Apperceptive with elements of associative prosopagnosia. In plain English, that description essentially means Chuck cannot distinguish between faces he knows and those he doesn't, although he can recognize a face as such. Typically, this processing impairment results from damage to the right occipital temporal lobe -- the opposite side from Chuck's temporal lobectomy. In general, the associative aspect refers to his difficulty determining whether photos of two faces capture the same person or two different people, and then identifying someone from his or her photo. This memory "linking" impairment also is commonly associated with the brain's right anterior temporal region.

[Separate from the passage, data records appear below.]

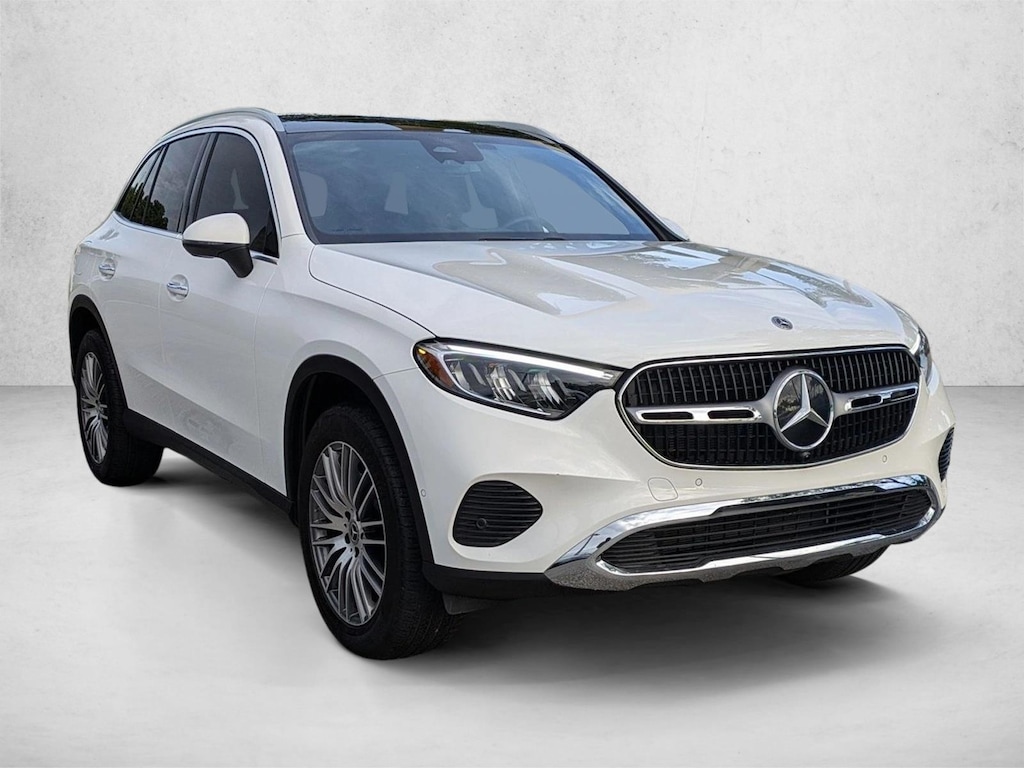 Certified 2025 Mercedes-Benz GLC 4MATIC SUV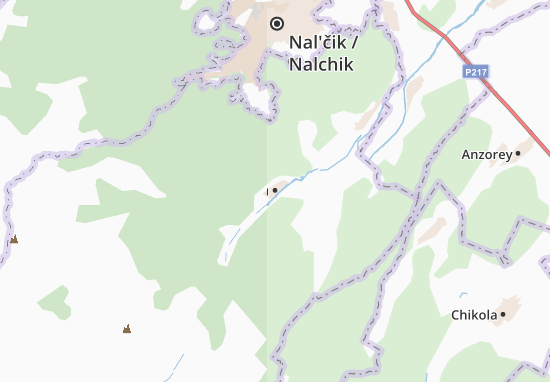 Mapa Kashkhatau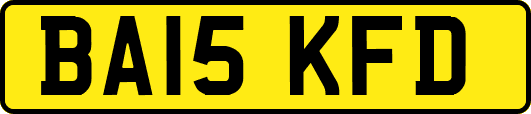 BA15KFD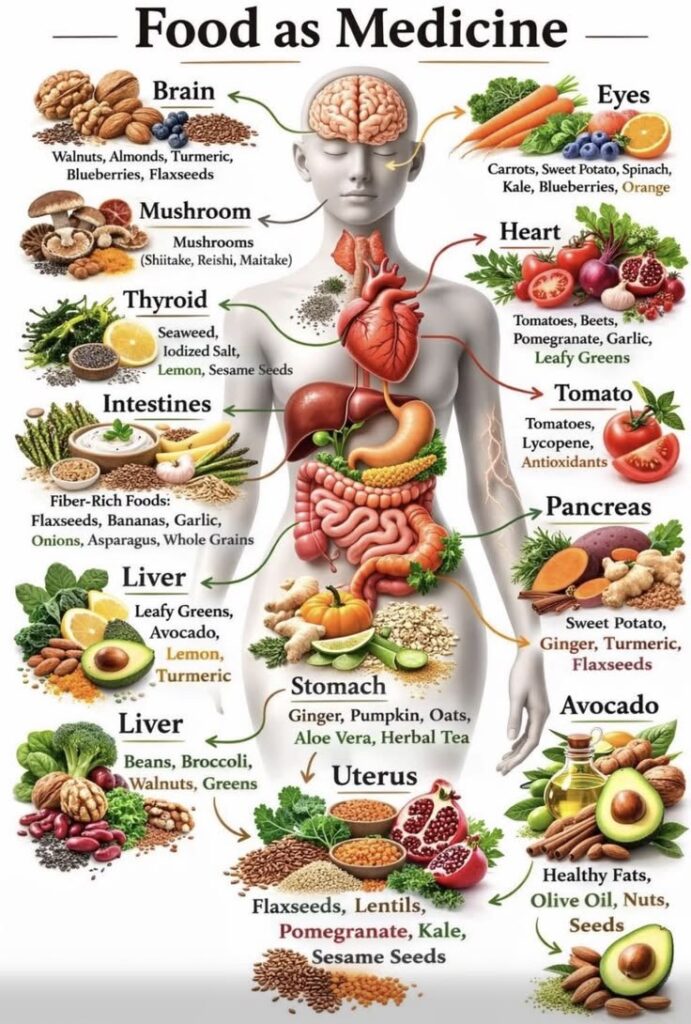 Food as medicin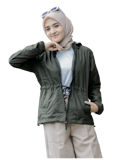 10 Rekomendasi Jaket Army untuk Wanita Terbaik 3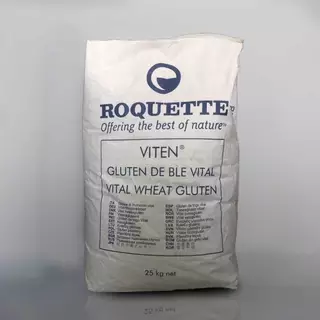 Tinh bột Vital Wheat Gluten (Bột Mì Căn). Tạo dẻo dai cho chả lụa, làm chả chay, thực phẩm chay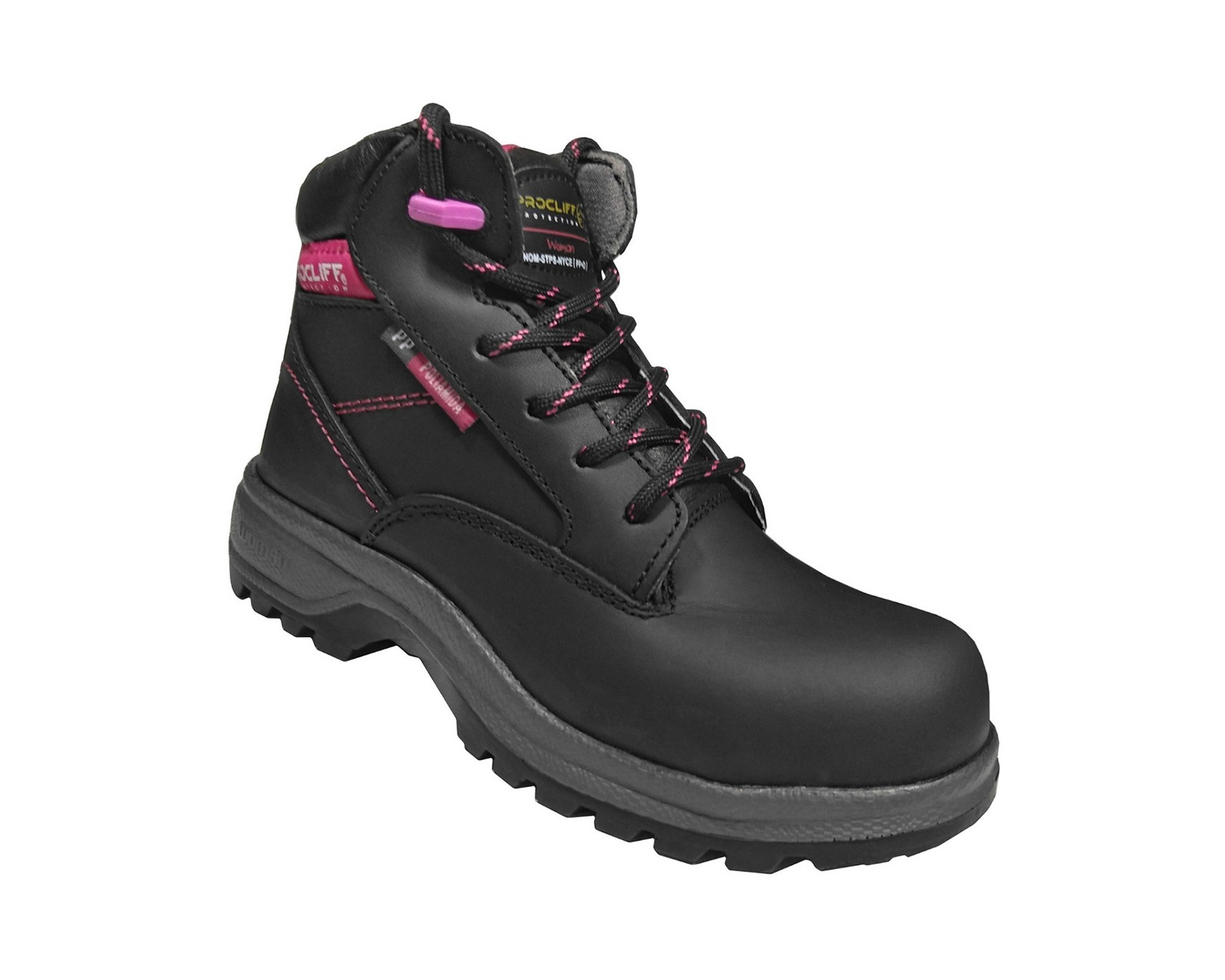 Foto 3 pulgar | Bota De Seguridad Industrial Dieléctrica Dama Cliff 403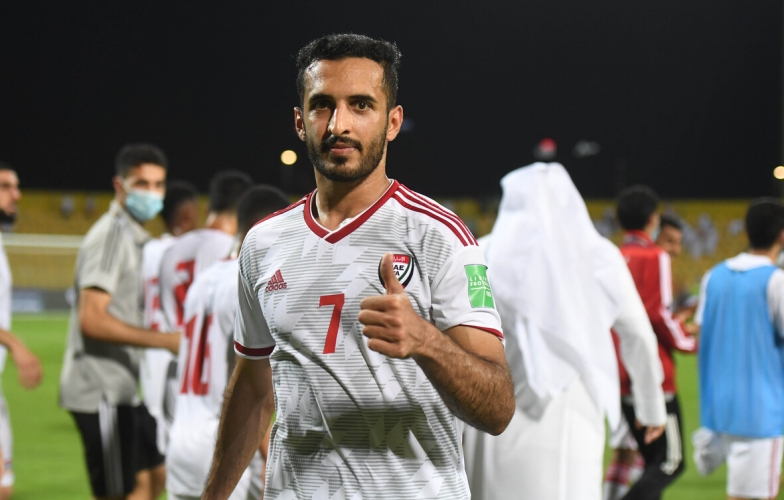 Tiền đạo UAE 'vượt mặt' Pele nhờ bàn thắng vào lưới Việt Nam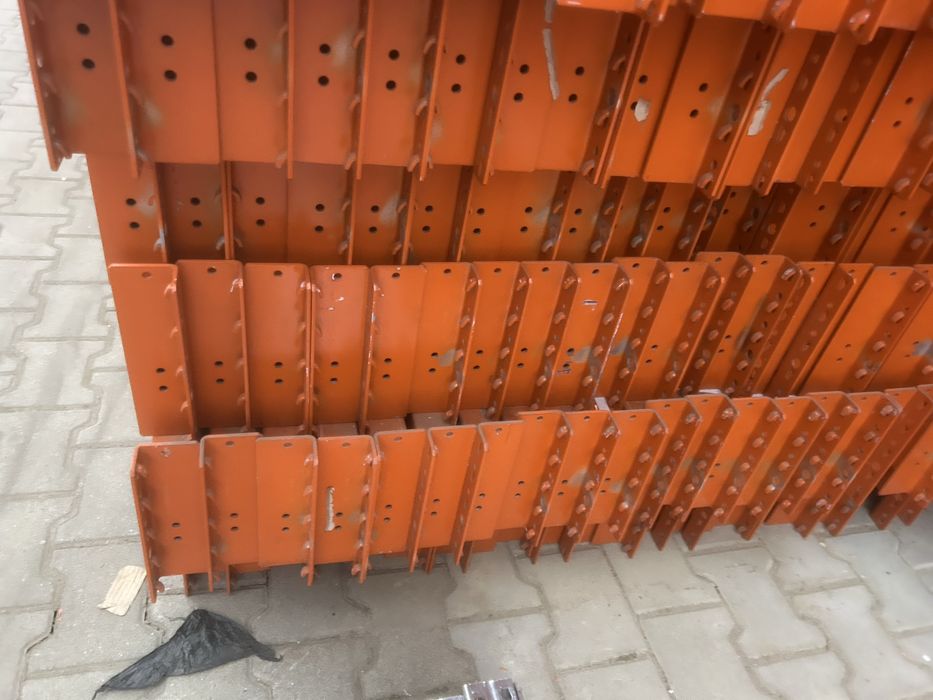 Regaly magazynowe Jungherlich Esmena  trawersy 3600 mm Transport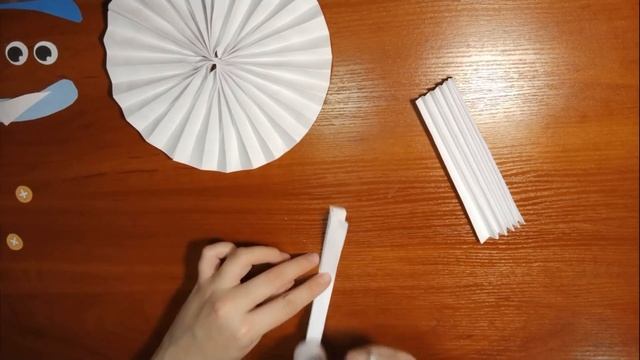 Сніговичок з паперу/Дизайн і технології/Поробка 4 клас смотреть онлайн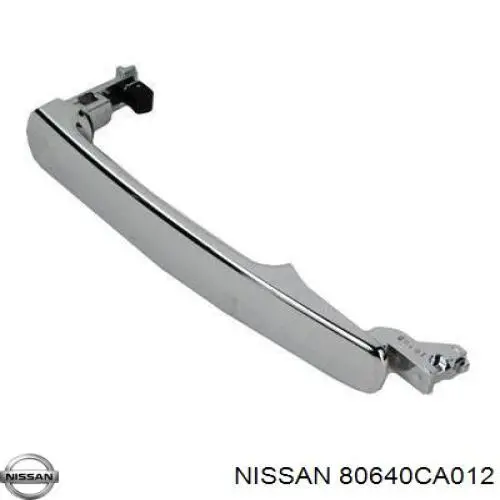 Maçaneta externa da porta dianteira Nissan/Infiniti 80640CA012 preço, a partir de 80,02 USD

However, Chuck is left-handed -- or, more accurately, "mix-handed," which might have affected the location of face recognition functions in his brain. He's not exactly ambidextrous but he does perform a number of functions with his right hand. Did he develop that ability innately? Did his parents try to "re-train" him at a young age when he was performing tasks with his left hand? Did congenital damage to the right side of his brain prompt certain neurological functions to "migrate" to the left side? Any of these scenarios might have played a role in the development of his brain and the location of facial recognition centers. We'll never know the answer and, ultimately, it doesn't matter. The more important question is whether Chuck -- or potentially other prosopagnosia patients -- might benefit from the Face Training Program at the Human Vision and Eye Movement Lab in the University of British Columbia's Department of Ophthalmology and Visual Sciences.
This week's baseline visit to Jason Barton's lab offered some important clues. Over the course of four days, Chuck took a battery of tests.
Using the Cambridge Face Perception Test, he compared a "target" face to a range of similar faces, with one minute to rank the choices from farthest to closest to the target.
The O'Toole Dynamic Face Recognition Test assessed his ability to identify short video clips of faces.
The "George" Component Test examined whether one of six facial features -- chin, forehead, eye size and distribution and mouth size and distribution -- was dissimilar in one face on a screen compared to two others.
The Cambridge Memory Test of Faces measured Chuck's ability to memorize faces shown in three orientations and then identify which of the faces he'd seen previously.
And the Warrington Memory Test of Faces and Words evaluated his ability to recognize previously seen faces and words.
Chuck also underwent a two-hour functional MRI, an electroencephalogram (EEG) and various ancillary studies, including face and voice matching, eye-tracking and word length effect.
Early results suggest Chuck performed below average in every test -- no surprise -- and no better than chance in some of them. In the components test, for instance, his performance was less accurate than random selection. Could the Face Training Program improve his score and, even more important, enhance his ability to identify the faces of family and friends in the real world? Only time will tell.
We'll be on our way home in the morning. The next step of Chuck's journey is just beginning.